Re: [sqlite] Possible bug in FTS3 or Parametrization?

2011-08-05 Thread Martin Gill
On 5 August 2011 14:55, Dan Kennedy  wrote:
> On 08/05/2011 05:44 PM, Martin Gill wrote:
>> On 5 August 2011 10:55, Dan Kennedy  wrote:
>>>
>>> On 08/05/2011 02:58 PM, Martin Gill wrote:

>>              SQLiteParameter param1 = command.CreateParameter();
>>              param1.Value = "FORÉIGN";
>>              param1.ParameterName = "p1";
>>              param1.DbType = System.Data.DbType.String;
>>              command.Parameters.Add(param1);
>>
>>              SQLiteParameter param2 = command.CreateParameter();
>>              param2.Value = "foréign";
>>              param2.ParameterName = "p2";
>>              param2.DbType = System.Data.DbType.String;
>>              command.Parameters.Add(param2);
>
> p2 is lower-case here, so it matches. If the upper-case value were
> bound to p2, it would not.
>

Nice catch. Oops.

Cheers,

Martin
___
sqlite-users mailing list
sqlite-users@sqlite.org
http://sqlite.org:8080/cgi-bin/mailman/listinfo/sqlite-users


Re: [sqlite] Possible bug in FTS3 or Parametrization?

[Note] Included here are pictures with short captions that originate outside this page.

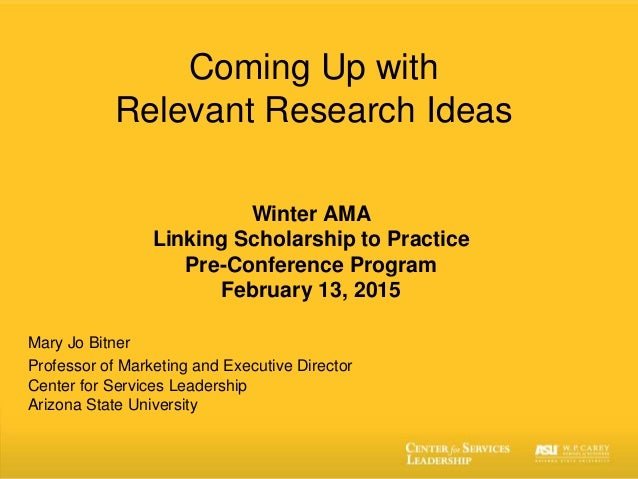 Coming Up with Relevant Research Ideas Winter AMA Linking Scholarship to Practice Pre-Conference Program February 13, 2015...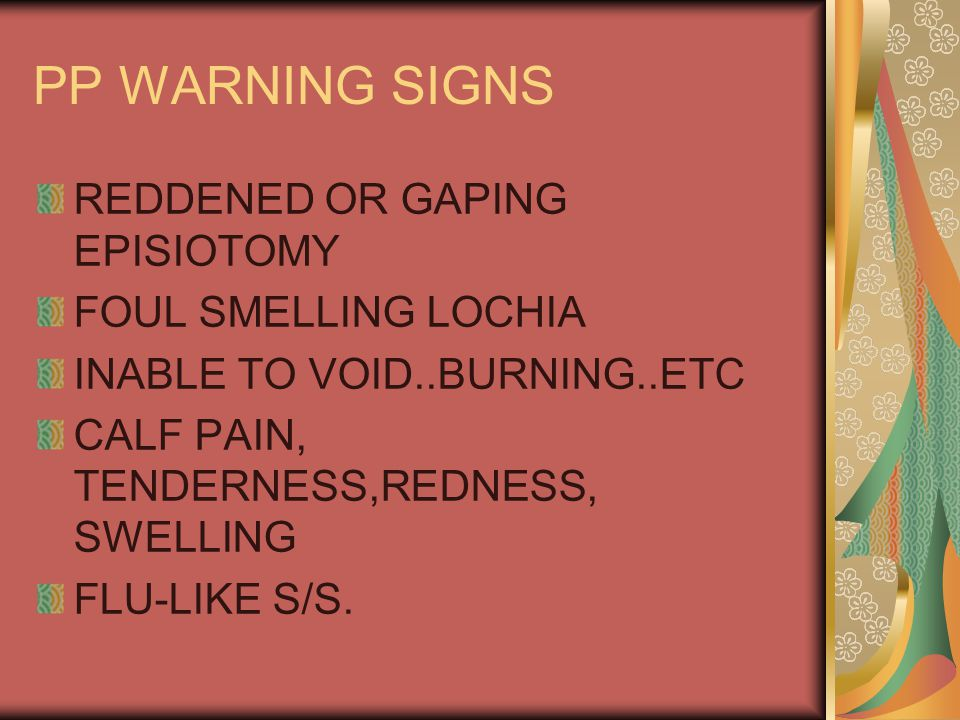 PP WARNING SIGNS REDDENED OR GAPING EPISIOTOMY FOUL SMELLING LOCHIA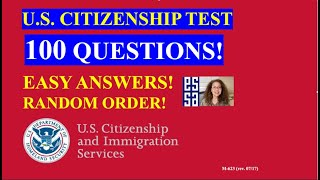 2021 - 100 Civics Questions (2008 version) for the U.S. Citizenship Test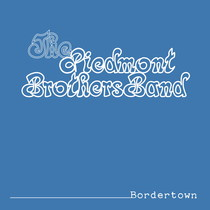Bordertown by Piedmont Brothers Band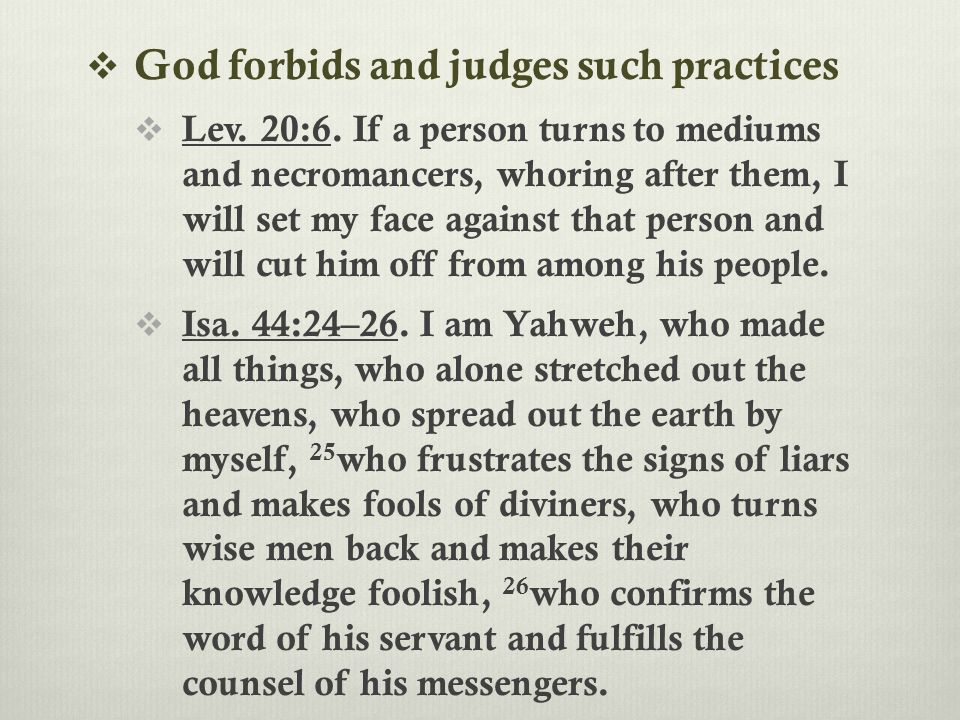  God forbids and judges such practices  Lev. 20:6.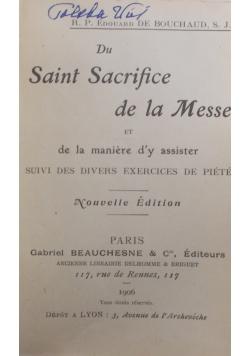 Du Saint Sacrifice de la Messe, 1906 r.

2011-08-05 Thread Dan Kennedy
On 08/05/2011 05:44 PM, Martin Gill wrote:
> On 5 August 2011 10:55, Dan Kennedy  wrote:
>>
>> On 08/05/2011 02:58 PM, Martin Gill wrote:
>>>
>>> CREATE VIRTUAL TABLE full_text USING FTS3 (id,text)
>>> INSERT INTO full_text VALUES ('1', 'I have a foréign character.')
>>
>> SQLite does not recognize upper/lower-case mappings for non-ASCII
>> characters. That is why querying for "HAVE" works but "FORÉIGN"
>> does not. If you need upper/lower case mapping for non-ASCII characters,
>> you will need to use the ICU extension.
>>
>
> That may be part of the problem. System.Data.SQlite isn't compiled with ICU, 
> so
> I cannot check that quickly. I do though get exactly the same odd
> behaviour using
> the porter tokenizer.
>
>>> SELECT id, text FROM full_text WHERE NOT(text = @p1) AND text MATCH @p2
>>>
>>> p1 = "foréign"
>>> p2 = "FORÉIGN"
>>>
>>> Not using parametrized SQL also returns a correct result.
>>
>> I don't see how either the query above or a version that uses SQL
>> literals could be returning any rows.. Not with the "CREATE VIRTUAL
>> TABLE" as it stands above. Unless you specify the ICU tokenizer (or
>> some other tokenizer that understands non-ASCII upper/lower case),
>> "FORÉIGN" should not match the row in table "full_text".
>>

>  SQLiteParameter param1 = command.CreateParameter();
>  param1.Value = "FORÉIGN";
>  param1.ParameterName = "p1";
>  param1.DbType = System.Data.DbType.String;
>  command.Parameters.Add(param1);
>
>  SQLiteParameter param2 = command.CreateParameter();
>  param2.Value = "foréign";
>  param2.ParameterName = "p2";
>  param2.DbType = System.Data.DbType.String;
>  command.Parameters.Add(param2);

p2 is lower-case here, so it matches. If the upper-case value were
bound to p2, it would not.


___
sqlite-users mailing list
sqlite-users@sqlite.org
http://sqlite.org:8080/cgi-bin/mailman/listinfo/sqlite-users


Re: [sqlite] Possible bug in FTS3 or Parametrization?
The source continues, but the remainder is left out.